Any help will be appreciated.
Park's answer gives the simplest way to log transform a numeric only data.frame but log(x+1, base = b)
is a different problem.
log(x + 1)
But if the transformation is y <- log(x + 1)
(could be base 2), then beware of floating-point issues.

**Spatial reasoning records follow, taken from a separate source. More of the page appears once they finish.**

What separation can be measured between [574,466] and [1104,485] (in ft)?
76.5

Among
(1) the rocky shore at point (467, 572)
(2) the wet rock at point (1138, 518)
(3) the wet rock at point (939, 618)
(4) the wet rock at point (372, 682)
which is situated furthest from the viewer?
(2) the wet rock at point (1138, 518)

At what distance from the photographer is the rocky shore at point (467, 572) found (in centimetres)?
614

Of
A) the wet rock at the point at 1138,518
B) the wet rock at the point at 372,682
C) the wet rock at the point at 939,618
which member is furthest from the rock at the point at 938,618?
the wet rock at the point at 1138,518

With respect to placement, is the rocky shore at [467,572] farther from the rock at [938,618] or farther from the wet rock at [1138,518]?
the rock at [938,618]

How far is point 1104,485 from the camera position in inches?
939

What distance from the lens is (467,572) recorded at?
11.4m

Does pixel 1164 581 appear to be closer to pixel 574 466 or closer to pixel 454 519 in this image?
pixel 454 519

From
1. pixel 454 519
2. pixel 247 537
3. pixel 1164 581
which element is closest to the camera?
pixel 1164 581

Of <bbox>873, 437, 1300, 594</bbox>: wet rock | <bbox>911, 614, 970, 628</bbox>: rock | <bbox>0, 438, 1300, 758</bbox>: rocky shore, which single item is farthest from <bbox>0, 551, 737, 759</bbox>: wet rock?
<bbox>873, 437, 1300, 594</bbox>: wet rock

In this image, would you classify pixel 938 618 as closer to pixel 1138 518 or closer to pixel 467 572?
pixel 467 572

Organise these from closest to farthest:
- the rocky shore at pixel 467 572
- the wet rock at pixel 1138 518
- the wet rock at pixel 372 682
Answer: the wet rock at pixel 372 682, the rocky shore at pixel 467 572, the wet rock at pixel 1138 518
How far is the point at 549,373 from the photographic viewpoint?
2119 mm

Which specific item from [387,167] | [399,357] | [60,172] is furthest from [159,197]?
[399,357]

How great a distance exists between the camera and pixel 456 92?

For very small values of abs(x)
the results of log(x + 1, base = b)
are unreliable.
x <- seq(.Machine$double.eps, .Machine$double.eps^0.5, length.out = 10)

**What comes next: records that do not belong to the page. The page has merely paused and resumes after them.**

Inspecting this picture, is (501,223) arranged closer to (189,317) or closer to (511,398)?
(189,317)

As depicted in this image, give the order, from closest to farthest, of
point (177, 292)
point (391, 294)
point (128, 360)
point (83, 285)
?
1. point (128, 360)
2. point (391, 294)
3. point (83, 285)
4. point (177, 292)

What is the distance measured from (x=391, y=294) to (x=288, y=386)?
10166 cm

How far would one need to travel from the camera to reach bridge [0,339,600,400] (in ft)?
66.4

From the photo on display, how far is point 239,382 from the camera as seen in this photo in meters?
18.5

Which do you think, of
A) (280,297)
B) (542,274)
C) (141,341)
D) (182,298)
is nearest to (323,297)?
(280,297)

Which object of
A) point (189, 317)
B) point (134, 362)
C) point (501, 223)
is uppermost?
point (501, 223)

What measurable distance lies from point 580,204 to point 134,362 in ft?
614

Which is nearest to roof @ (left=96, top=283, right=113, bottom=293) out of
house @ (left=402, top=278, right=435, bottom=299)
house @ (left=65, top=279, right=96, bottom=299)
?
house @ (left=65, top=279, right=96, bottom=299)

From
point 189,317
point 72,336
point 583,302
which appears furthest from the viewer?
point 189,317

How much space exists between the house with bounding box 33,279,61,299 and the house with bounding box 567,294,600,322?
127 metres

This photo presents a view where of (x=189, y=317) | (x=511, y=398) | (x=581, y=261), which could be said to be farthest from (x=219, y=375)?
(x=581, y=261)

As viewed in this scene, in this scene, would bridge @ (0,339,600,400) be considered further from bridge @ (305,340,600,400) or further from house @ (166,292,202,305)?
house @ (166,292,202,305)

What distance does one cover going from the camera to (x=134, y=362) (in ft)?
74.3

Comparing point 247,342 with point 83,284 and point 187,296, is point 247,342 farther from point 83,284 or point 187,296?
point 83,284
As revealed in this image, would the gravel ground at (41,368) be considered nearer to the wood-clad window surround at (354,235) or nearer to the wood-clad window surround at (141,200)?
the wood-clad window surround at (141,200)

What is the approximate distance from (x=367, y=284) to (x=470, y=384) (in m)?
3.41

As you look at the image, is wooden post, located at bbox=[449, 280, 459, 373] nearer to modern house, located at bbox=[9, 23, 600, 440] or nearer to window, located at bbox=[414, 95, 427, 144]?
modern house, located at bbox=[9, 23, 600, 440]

eq <- log(x + 1) == log1p(x)
eq
#[1] TRUE FALSE FALSE TRUE FALSE FALSE TRUE FALSE FALSE TRUE
which(eq)
#[1] 1 4 7 10
This is why base R has a function log1p
. To compute log(x + 1, base = 2)
or, equivalently, log2(x + 1)
, use
log2p1 <- function(x) log1p(x)/log(2)
eq2 <- log2(x + 1) == log2p1(x)
eq2
# [1] FALSE FALSE FALSE FALSE FALSE FALSE TRUE FALSE FALSE TRUE
which(eq2)
#[1] 7 10
In both case the difference between log(x + 1)

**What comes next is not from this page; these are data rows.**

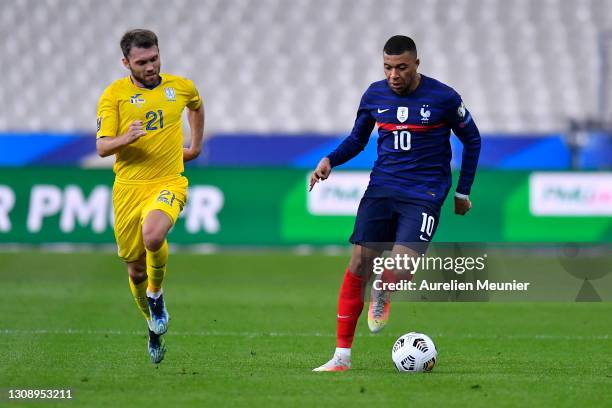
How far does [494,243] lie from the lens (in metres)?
16.2

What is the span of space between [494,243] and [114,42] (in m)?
9.40

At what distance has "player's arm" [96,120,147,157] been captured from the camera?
7.04 m

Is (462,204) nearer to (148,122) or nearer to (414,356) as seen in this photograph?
(414,356)

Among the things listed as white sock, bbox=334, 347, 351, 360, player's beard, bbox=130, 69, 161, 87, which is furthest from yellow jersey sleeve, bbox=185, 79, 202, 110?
white sock, bbox=334, 347, 351, 360

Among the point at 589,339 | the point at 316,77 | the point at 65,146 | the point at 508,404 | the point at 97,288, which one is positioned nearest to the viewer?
the point at 508,404

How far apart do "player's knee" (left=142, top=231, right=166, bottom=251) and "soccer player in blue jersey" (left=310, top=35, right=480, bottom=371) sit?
1039 millimetres

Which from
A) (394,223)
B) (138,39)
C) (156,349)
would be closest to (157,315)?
(156,349)

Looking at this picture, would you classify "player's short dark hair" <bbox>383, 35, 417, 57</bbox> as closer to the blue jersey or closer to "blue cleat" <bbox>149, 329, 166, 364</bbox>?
the blue jersey

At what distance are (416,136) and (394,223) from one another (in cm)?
59

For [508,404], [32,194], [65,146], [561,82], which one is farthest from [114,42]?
[508,404]

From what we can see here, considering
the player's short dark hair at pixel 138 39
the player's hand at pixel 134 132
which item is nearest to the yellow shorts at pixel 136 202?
the player's hand at pixel 134 132

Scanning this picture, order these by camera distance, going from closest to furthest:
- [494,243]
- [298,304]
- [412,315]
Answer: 1. [412,315]
2. [298,304]
3. [494,243]

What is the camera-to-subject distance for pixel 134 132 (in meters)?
7.04

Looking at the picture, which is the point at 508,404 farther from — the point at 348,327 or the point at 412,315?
the point at 412,315
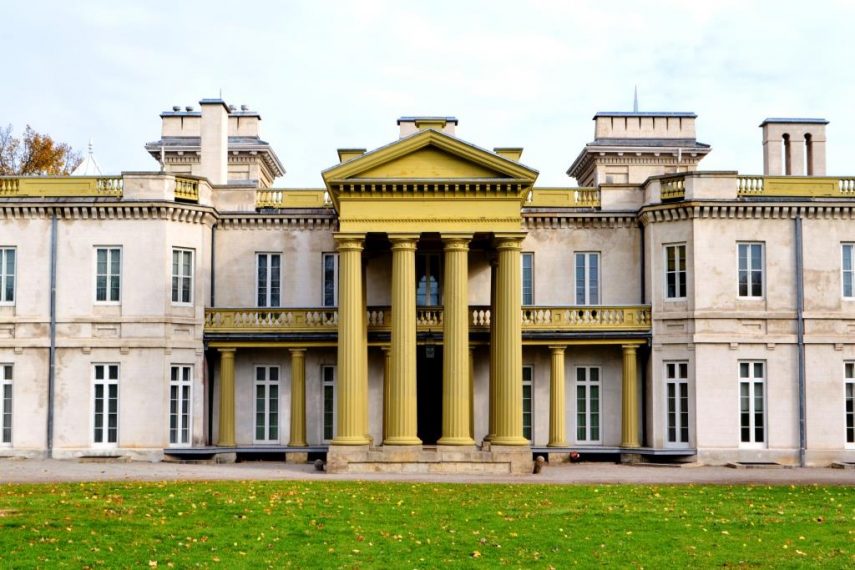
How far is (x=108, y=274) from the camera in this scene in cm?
3806

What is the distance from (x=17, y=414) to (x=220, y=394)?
6687 mm

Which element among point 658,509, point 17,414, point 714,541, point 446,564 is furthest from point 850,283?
point 17,414

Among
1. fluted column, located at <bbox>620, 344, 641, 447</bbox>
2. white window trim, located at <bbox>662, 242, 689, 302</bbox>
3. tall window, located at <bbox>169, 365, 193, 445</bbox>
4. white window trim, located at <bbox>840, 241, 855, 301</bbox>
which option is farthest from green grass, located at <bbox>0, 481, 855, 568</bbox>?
white window trim, located at <bbox>840, 241, 855, 301</bbox>

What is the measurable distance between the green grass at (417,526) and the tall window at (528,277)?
46.2ft

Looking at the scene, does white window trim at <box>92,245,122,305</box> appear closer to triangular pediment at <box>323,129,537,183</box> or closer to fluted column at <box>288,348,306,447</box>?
fluted column at <box>288,348,306,447</box>

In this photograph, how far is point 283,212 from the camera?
40.2 m

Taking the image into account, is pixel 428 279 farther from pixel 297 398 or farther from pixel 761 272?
pixel 761 272

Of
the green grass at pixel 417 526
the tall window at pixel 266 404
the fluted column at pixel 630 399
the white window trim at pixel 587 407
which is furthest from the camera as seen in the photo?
the tall window at pixel 266 404

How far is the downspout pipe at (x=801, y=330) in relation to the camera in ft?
121

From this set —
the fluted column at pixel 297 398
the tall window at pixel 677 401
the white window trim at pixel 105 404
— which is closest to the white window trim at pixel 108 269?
the white window trim at pixel 105 404

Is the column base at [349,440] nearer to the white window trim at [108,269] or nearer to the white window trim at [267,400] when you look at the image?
the white window trim at [267,400]

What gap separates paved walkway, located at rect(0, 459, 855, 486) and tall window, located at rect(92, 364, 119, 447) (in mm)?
1445

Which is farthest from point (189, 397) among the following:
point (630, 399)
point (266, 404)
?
point (630, 399)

and the numerically more accurate version is smaller in absolute value than .Machine$double.eps
.
abs(log(x + 1) - log1p(x)) < .Machine$double.eps
# [1] TRUE TRUE TRUE TRUE TRUE TRUE TRUE TRUE TRUE TRUE
abs(log2(x + 1) - log2p1(x)) < .Machine$double.eps
# [1] TRUE TRUE TRUE TRUE TRUE TRUE TRUE TRUE TRUE TRUE